--- Dataset entries ---

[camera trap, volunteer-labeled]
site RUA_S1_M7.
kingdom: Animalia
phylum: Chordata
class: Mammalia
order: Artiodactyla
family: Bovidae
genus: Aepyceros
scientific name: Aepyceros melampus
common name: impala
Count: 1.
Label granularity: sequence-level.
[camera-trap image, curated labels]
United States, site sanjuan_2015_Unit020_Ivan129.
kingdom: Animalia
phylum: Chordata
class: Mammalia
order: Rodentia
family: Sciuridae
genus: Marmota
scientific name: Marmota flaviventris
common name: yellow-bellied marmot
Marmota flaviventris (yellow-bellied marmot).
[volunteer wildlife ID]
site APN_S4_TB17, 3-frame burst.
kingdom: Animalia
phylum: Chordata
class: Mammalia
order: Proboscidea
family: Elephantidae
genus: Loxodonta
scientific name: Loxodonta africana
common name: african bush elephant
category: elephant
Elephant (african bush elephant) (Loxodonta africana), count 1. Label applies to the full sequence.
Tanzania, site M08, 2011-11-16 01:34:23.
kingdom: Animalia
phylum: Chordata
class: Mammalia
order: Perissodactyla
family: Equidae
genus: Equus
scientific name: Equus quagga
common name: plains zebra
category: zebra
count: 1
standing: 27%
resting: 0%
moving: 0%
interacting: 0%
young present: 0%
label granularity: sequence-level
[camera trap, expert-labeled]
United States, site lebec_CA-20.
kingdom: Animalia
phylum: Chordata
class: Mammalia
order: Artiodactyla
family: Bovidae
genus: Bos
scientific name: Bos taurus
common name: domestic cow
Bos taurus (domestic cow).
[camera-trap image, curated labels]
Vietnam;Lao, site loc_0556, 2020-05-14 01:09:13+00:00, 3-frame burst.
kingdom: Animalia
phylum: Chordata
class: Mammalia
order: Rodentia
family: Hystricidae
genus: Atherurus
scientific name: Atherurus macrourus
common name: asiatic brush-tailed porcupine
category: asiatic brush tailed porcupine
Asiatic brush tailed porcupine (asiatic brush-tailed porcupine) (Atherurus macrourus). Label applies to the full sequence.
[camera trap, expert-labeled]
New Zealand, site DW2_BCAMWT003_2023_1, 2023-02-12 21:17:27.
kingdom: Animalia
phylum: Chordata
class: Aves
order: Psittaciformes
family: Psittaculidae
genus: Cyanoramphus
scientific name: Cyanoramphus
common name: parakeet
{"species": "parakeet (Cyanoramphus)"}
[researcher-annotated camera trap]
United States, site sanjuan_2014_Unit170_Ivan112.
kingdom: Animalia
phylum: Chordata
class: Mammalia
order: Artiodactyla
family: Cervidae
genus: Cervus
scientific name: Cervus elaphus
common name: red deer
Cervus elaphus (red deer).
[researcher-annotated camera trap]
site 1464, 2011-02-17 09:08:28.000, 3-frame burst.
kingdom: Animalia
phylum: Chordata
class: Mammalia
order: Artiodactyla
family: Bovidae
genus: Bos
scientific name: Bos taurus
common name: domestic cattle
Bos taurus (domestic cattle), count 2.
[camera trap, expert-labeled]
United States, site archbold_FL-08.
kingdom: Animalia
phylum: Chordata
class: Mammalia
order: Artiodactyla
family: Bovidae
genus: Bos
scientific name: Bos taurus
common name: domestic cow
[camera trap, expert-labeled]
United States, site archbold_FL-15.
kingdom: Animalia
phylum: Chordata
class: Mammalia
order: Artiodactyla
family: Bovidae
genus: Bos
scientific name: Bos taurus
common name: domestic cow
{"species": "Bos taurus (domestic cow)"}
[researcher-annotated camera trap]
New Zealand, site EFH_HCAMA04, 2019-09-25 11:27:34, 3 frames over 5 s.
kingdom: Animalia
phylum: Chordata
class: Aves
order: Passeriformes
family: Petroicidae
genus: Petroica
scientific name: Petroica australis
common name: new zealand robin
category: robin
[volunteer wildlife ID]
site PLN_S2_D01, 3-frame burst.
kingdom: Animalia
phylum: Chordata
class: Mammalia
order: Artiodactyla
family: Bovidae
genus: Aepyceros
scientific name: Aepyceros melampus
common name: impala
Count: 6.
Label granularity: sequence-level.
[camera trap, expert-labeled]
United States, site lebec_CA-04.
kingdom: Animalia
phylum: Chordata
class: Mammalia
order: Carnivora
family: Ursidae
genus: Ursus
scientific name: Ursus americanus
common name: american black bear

---

* **Assignment**
Transcribe every entry exactly as it reads.

* **Exercise answer**
[camera trap, volunteer-labeled]
site RUA_S1_M7.
kingdom: Animalia
phylum: Chordata
class: Mammalia
order: Artiodactyla
family: Bovidae
genus: Aepyceros
scientific name: Aepyceros melampus
common name: impala
Count: 1.
Label granularity: sequence-level.
[camera-trap image, curated labels]
United States, site sanjuan_2015_Unit020_Ivan129.
kingdom: Animalia
phylum: Chordata
class: Mammalia
order: Rodentia
family: Sciuridae
genus: Marmota
scientific name: Marmota flaviventris
common name: yellow-bellied marmot
Marmota flaviventris (yellow-bellied marmot).
[volunteer wildlife ID]
site APN_S4_TB17, 3-frame burst.
kingdom: Animalia
phylum: Chordata
class: Mammalia
order: Proboscidea
family: Elephantidae
genus: Loxodonta
scientific name: Loxodonta africana
common name: african bush elephant
category: elephant
Elephant (african bush elephant) (Loxodonta africana), count 1. Label applies to the full sequence.
Tanzania, site M08, 2011-11-16 01:34:23.
kingdom: Animalia
phylum: Chordata
class: Mammalia
order: Perissodactyla
family: Equidae
genus: Equus
scientific name: Equus quagga
common name: plains zebra
category: zebra
count: 1
standing: 27%
resting: 0%
moving: 0%
interacting: 0%
young present: 0%
label granularity: sequence-level
[camera trap, expert-labeled]
United States, site lebec_CA-20.
kingdom: Animalia
phylum: Chordata
class: Mammalia
order: Artiodactyla
family: Bovidae
genus: Bos
scientific name: Bos taurus
common name: domestic cow
Bos taurus (domestic cow).
[camera-trap image, curated labels]
Vietnam;Lao, site loc_0556, 2020-05-14 01:09:13+00:00, 3-frame burst.
kingdom: Animalia
phylum: Chordata
class: Mammalia
order: Rodentia
family: Hystricidae
genus: Atherurus
scientific name: Atherurus macrourus
common name: asiatic brush-tailed porcupine
category: asiatic brush tailed porcupine
Asiatic brush tailed porcupine (asiatic brush-tailed porcupine) (Atherurus macrourus). Label applies to the full sequence.
[camera trap, expert-labeled]
New Zealand, site DW2_BCAMWT003_2023_1, 2023-02-12 21:17:27.
kingdom: Animalia
phylum: Chordata
class: Aves
order: Psittaciformes
family: Psittaculidae
genus: Cyanoramphus
scientific name: Cyanoramphus
common name: parakeet
{"species": "parakeet (Cyanoramphus)"}
[researcher-annotated camera trap]
United States, site sanjuan_2014_Unit170_Ivan112.
kingdom: Animalia
phylum: Chordata
class: Mammalia
order: Artiodactyla
family: Cervidae
genus: Cervus
scientific name: Cervus elaphus
common name: red deer
Cervus elaphus (red deer).
[researcher-annotated camera trap]
site 1464, 2011-02-17 09:08:28.000, 3-frame burst.
kingdom: Animalia
phylum: Chordata
class: Mammalia
order: Artiodactyla
family: Bovidae
genus: Bos
scientific name: Bos taurus
common name: domestic cattle
Bos taurus (domestic cattle), count 2.
[camera trap, expert-labeled]
United States, site archbold_FL-08.
kingdom: Animalia
phylum: Chordata
class: Mammalia
order: Artiodactyla
family: Bovidae
genus: Bos
scientific name: Bos taurus
common name: domestic cow
[camera trap, expert-labeled]
United States, site archbold_FL-15.
kingdom: Animalia
phylum: Chordata
class: Mammalia
order: Artiodactyla
family: Bovidae
genus: Bos
scientific name: Bos taurus
common name: domestic cow
{"species": "Bos taurus (domestic cow)"}
[researcher-annotated camera trap]
New Zealand, site EFH_HCAMA04, 2019-09-25 11:27:34, 3 frames over 5 s.
kingdom: Animalia
phylum: Chordata
class: Aves
order: Passeriformes
family: Petroicidae
genus: Petroica
scientific name: Petroica australis
common name: new zealand robin
category: robin
[volunteer wildlife ID]
site PLN_S2_D01, 3-frame burst.
kingdom: Animalia
phylum: Chordata
class: Mammalia
order: Artiodactyla
family: Bovidae
genus: Aepyceros
scientific name: Aepyceros melampus
common name: impala
Count: 6.
Label granularity: sequence-level.
[camera trap, expert-labeled]
United States, site lebec_CA-04.
kingdom: Animalia
phylum: Chordata
class: Mammalia
order: Carnivora
family: Ursidae
genus: Ursus
scientific name: Ursus americanus
common name: american black bear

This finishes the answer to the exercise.